Wednesday, June 8, 2011

Just as great architecture is our pride slaughterhouses are our embarrassment

Below is a letter I sent to the Prime Minister in a call to end live animal export from Australia. I doubt if she read it but I believe its a message that should be read by someone so I’ll post it here.
‘Whilst I applaud the government’s decision to finally take some action on this issue I appeal to you that much more has to be done. Attempts to train Indonesian abattoir workers and supply them with better equipment are commendable, but without continual monitoring of what is actually going on inside of the abattoirs the mistreatment and unnecessary suffering of animals will continue. 
The knee-jerk reaction of Government, industry groups and the Australian public in relation to the recent exposure of the live animal export trade to Indonesia brings to mind the words of Sir Paul McCartney ‘If slaughterhouses had glass walls, everyone would be vegetarian’. The issues relating to live animal export have been known for years but as they remained overseas and invisible to all those who didn’t want to know about them, they remained unresolved. The only way Australians can truly know whether or not our animals are saved from the horrible deaths seen in the Animals Australia footage is if there is a complete ban on all animal exports. I would like to think that more regulation would be the answer but as the Animals Australia footage clearly showed the work of LiveCorp, which is directly responsible for stopping these types of atrocities, is clearly failing, sadly despite millions of government funds going to the company each year.
Whilst the footage of conditions in Indonesia was shocking the unfortunate truth is that conditions in many Australian abattoirs are not much better. A lack of monitoring, tough working conditions and poor training lead to similarly macabre mistakes being made on a regular basis at all abattoirs around the world. In England a reasonable solution has been found through the use of CCTV monitoring of abattoirs to ensure better practice. This simple, yet effective, solution was not introduced by the government there, but rather by a group of supermarket chains in the interest of reassuring their customers of reasonable conditions.
Why is it that Governments around the world are so bad at ensuring animal welfare? The live animal industry in Australia worth over $1 billion dollars a year.

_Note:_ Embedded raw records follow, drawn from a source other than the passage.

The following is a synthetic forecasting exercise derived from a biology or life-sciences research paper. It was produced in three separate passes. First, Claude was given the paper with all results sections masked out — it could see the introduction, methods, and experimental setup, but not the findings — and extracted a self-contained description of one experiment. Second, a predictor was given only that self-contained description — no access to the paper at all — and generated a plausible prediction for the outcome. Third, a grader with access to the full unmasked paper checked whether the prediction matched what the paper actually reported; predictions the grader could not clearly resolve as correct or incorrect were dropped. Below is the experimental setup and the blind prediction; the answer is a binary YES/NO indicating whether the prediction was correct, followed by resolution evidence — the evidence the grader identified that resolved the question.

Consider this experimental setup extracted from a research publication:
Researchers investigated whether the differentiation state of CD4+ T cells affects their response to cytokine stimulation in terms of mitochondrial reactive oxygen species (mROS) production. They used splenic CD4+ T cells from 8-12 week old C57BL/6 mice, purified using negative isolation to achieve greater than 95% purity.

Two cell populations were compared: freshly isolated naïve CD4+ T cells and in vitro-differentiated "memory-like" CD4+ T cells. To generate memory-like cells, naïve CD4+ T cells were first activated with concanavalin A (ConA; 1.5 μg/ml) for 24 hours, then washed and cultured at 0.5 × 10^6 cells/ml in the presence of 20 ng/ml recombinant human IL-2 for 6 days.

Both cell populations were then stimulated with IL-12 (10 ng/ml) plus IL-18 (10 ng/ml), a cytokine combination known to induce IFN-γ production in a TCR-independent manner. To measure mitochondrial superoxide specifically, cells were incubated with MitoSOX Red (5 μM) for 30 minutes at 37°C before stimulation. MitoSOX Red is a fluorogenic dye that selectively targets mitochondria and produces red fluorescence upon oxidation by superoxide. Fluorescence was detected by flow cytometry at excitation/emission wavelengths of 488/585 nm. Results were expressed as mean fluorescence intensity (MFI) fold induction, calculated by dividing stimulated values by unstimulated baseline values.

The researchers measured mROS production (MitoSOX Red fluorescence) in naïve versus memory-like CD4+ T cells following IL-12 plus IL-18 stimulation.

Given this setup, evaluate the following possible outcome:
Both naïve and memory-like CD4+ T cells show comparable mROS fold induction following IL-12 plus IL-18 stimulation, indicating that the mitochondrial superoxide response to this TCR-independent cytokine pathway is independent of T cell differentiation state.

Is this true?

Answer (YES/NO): NO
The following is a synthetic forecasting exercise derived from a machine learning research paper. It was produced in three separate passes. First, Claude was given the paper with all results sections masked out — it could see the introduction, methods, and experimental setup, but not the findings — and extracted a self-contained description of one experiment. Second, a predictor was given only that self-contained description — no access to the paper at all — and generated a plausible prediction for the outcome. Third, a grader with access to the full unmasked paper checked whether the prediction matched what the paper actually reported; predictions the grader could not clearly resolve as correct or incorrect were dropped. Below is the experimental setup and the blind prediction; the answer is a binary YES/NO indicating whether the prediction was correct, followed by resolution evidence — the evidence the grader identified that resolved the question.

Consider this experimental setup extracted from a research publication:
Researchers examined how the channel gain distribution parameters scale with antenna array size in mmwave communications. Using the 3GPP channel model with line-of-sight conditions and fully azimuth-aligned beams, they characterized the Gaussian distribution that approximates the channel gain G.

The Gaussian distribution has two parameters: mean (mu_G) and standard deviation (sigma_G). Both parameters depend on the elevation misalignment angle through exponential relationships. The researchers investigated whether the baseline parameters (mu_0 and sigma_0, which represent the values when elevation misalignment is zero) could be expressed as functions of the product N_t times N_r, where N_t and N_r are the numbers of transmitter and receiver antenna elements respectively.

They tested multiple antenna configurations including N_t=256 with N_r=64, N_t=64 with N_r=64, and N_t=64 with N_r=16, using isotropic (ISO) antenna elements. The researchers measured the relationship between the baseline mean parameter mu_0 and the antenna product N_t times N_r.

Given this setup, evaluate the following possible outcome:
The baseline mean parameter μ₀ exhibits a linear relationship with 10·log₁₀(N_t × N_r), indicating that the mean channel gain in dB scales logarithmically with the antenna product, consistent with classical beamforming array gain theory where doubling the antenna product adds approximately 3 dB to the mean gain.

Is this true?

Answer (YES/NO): NO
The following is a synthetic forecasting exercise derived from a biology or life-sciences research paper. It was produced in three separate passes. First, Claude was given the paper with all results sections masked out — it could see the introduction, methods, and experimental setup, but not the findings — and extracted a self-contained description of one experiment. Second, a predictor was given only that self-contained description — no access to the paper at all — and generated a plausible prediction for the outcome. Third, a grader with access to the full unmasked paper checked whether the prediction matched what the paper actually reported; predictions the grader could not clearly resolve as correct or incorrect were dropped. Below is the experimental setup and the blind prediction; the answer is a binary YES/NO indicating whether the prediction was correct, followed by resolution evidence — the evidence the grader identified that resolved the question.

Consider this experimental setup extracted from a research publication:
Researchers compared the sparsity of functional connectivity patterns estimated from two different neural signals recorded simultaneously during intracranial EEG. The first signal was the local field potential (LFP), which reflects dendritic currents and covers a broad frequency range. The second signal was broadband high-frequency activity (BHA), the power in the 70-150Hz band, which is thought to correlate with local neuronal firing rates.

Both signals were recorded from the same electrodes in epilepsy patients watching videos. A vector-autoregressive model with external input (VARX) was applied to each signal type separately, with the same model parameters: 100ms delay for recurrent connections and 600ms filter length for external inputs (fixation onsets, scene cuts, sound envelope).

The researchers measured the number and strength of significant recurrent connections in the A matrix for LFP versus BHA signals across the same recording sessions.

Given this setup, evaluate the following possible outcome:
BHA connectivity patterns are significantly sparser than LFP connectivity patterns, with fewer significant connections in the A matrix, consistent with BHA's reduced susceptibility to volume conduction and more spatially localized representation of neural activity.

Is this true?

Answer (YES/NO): YES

How can it be that this billion dollar industry is so poorly monitored and regulated that only when a few concerned citizens from Animals Australia report on it are the known issues in the industry responded to?
This Government, just like all previous governments, is letting Australia down on animal welfare issues and millions of Australian animals are suffering needlessly because of it. Cameron Hill and the Directors of LiveCorp, which for over 10 years has supposedly been working to improve industry standards, should be ashamed. The suffering continues as these eight men personally enjoy roughly 10% of LiveCorp’s millions in revenue each year. A lot needs to be done and a lot can be done, both in Indonesia and here in Australia.’
The two main points of the letter are that better monitoring and regulation is needed to end the atrocities that go in everyday in abattoirs around the world and that the companies whose job it is to do that monitoring and regulating, in this case LiveCorp, are failing in their duties.
This letter, and an entire campaign to end live animal export in Australia, all stemmed from a great report by Four Corners aired in May. (Click here for details) Subsequent to this report, and the backlash it created, live export to Indonesia has been temporarily banned.
The problems that plague this world are many and when contemplated fully leave one numb with misanthropic apathy. If one’s goal in life is to make the world a better place then surely the best way to do this is to try to reduce the amount of suffering that goes on here. Depending on how one defines suffering it’s fair to say that animal welfare issues are one of the biggest problems with our world at the moment. We are an inherently irrational species and I can accept this, but to accept this fact at the cost of the lives and wellbeing of millions of creatures is to prove just how selfish and ungrateful we are.
The successfulness of this campaign does make me happy, but still there is much to be done to improve animal welfare, in every country around the world. People continue to ignore the facts of where their food comes from, or goes in this case, until it is vividly and conveniently shoved in their face, as it was in this case. Until we're willing to look at and admit how horrible factory farms and abattoirs are we should not be allowed to eat meat.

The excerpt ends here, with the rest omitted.